Description
Crispy Chicken Cutlets are thin, juicy chicken slices breaded with panko and cooked to golden perfection in an air fryer. This quick and easy recipe ensures a flavorful, crunchy exterior with tender chicken inside, perfect for dipping or serving as a main dish.
Ingredients
Scale
Chicken
- 1 lb. boneless skinless chicken breasts
- 1 teaspoon salt, plus more to taste
- Freshly ground pepper to taste
Breading
- 1/2 cup flour
- 2 eggs, beaten
- 1 tablespoon hot sauce (like Frank’s RedHot), optional
- 2 cups panko breadcrumbs
- 1/2 teaspoon salt for flour bowl
- 1/2 teaspoon salt for panko bowl
- Avocado oil spray
Instructions
- Prep the Chicken: Slice each chicken breast into 3 thin pieces by first cutting the tenderloin off the back, then slicing the remaining breast horizontally. Season all pieces with salt and freshly ground pepper.
- Prepare the Breading Stations: Set up three wide, shallow bowls: one with flour seasoned with 1/2 teaspoon salt, one with beaten eggs mixed with hot sauce if using, and one with panko breadcrumbs also seasoned with 1/2 teaspoon salt.
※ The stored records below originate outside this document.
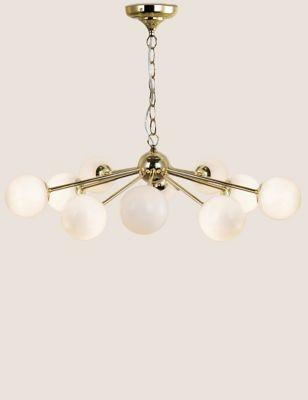 Opal Globe 10 Light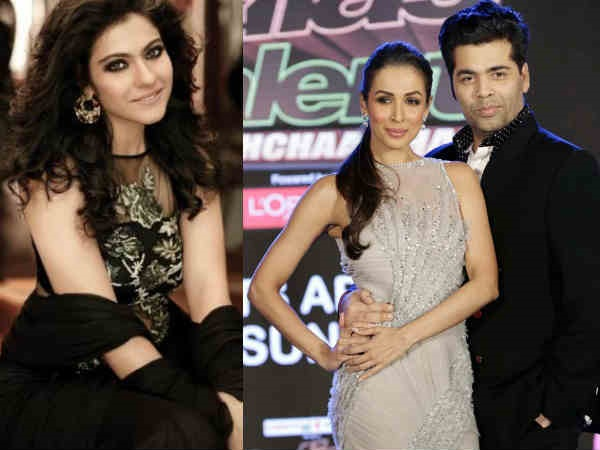 Was Karan Johar The Reason For This Rudeness?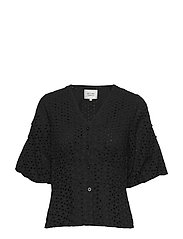 Milly SS Blouse - BLACK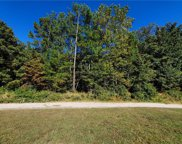 15105 Woods Edge  Road, South Chesterfield image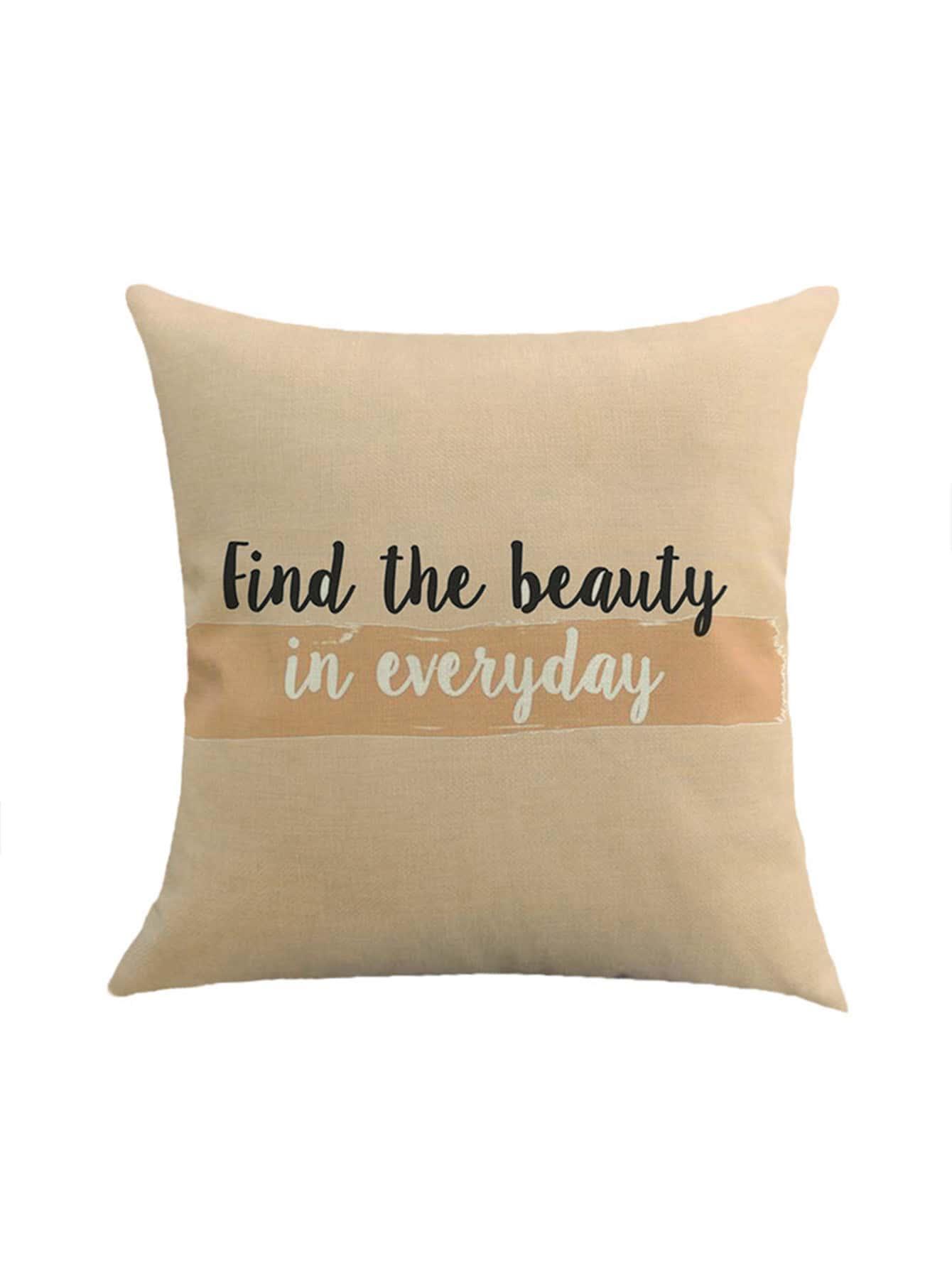 Фото Slogan Print Cushion Cover. Купить с доставкой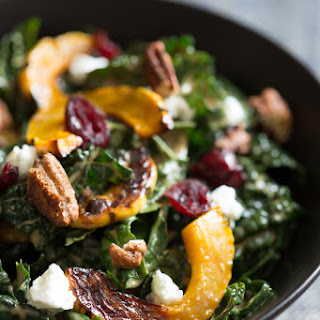 Kale Salad with Roasted Delicata Squash, Chevre, Dried Cranberries and Spiced Pecans Recipe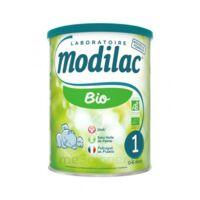 Modilac Bio 1 Lait En Poudre B/800g à Versailles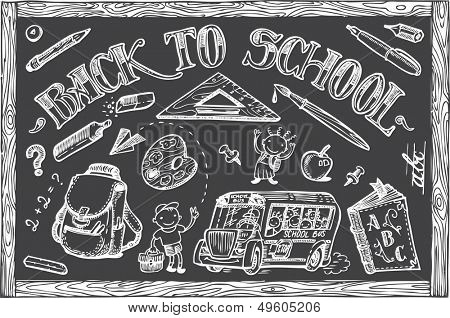 Back to School set of vector doodles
- Coat the Chicken: Dip each chicken piece first into the flour, shaking off the excess. Then dip into the egg mixture, letting the excess drip off. Finally, press the chicken gently but thoroughly into the panko breadcrumbs until fully coated. Place coated pieces onto a plate and repeat for all.
- Prepare for Cooking: Spray each breaded cutlet generously with avocado oil spray to promote even browning and crispiness during cooking.
- Air Fry the Cutlets: Arrange the chicken pieces in a single layer in the air fryer basket. Cook at 375°F (190°C) for 6 minutes, then increase the temperature to 400°F (204°C) and cook for an additional 2–3 minutes to achieve extra browning. Check that the internal temperature reaches at least 165°F (74°C). Cooking in batches is recommended for best results.
- Serve: Enjoy the hot, crispy, juicy cutlets immediately with your favorite dipping sauces or as part of a meal. They are thin, flavorful, and perfect for sharing.
Notes
- You can bake the cutlets in an oven at 400°F for about 20 minutes, flipping halfway through, if you don’t have an air fryer.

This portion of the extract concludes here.